> TASK SET:
(a) Reproduce the stretch of the Vogue Poland article from "WARSAW, Poland —" through "title of editor-at-large.".
(b) Decide whether each statement agrees with the Vogue Poland article, and answer yes or no with the deciding words from it quoted exactly: (i) Vogue Poland will launch its digital and print editions at the same time. (ii) Malgosia Bela will be the launch editor-in-chief. (iii) Niedenthal was previously executive fashion director at a Polish edition of Vogue.

> TEXT SHOWN:

WARSAW, Poland — Condé Nast International will launch a Polish edition of Vogue next year, partnering with new media venture Visteria to expand its offering in Eastern Europe. Filip Niedenthal will be the magazine’s launch editor-in-chief, with Polish model Malgosia Bela taking up the title of editor-at-large.
In a move away from the “digital first” strategy the publishing house pursued with Vogue Arabia, debuting an online platform last autumn months ahead of the print launch in March of this year, Vogue Poland will launch digital and print simultaneously.
“Condé Nast always believed in local autonomy, in local creativity and relevance of its editions for local readers,” Karina Dobrotvorskaya, president of Condé Nast new markets and editorial director of brand development, told BoF. “Yes, digital is becoming increasingly globalised, but print readers are still looking for a unique experience. So we do believe Poland deserves its own highly creative edition of Vogue which will be different from the other 22 Vogues.”
“Polish readers have been waiting for their own edition of Vogue for years now,” said Niedenthal, whose experience launching Esquire in Poland and two years as executive fashion director at the local edition of Harper’s Bazaar makes him well placed to introduce the Vogue name to the Polish market. “Rumours that it was about to launch have been rife since I started working in the business 17 years ago.”

> DATA BLOCK:
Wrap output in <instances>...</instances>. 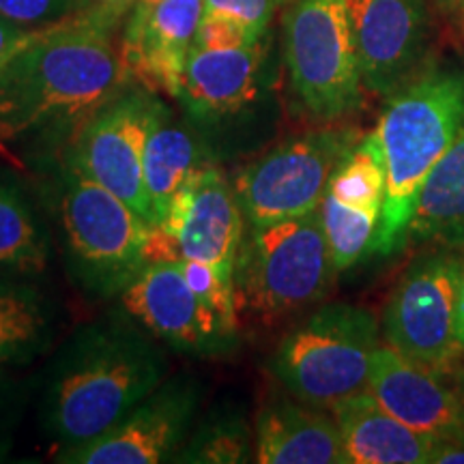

> LIST OF SOLUTIONS:
(a)
WARSAW, Poland — Condé Nast International will launch a Polish edition of Vogue next year, partnering with new media venture Visteria to expand its offering in Eastern Europe. Filip Niedenthal will be the magazine’s launch editor-in-chief, with Polish model Malgosia Bela taking up the title of editor-at-large.

(b)
(i) Yes: "Vogue Poland will launch digital and print simultaneously."
(ii) No: "Filip Niedenthal will be the magazine’s launch editor-in-chief, with Polish model Malgosia Bela taking up the title of editor-at-large."
(iii) No: "two years as executive fashion director at the local edition of Harper’s Bazaar"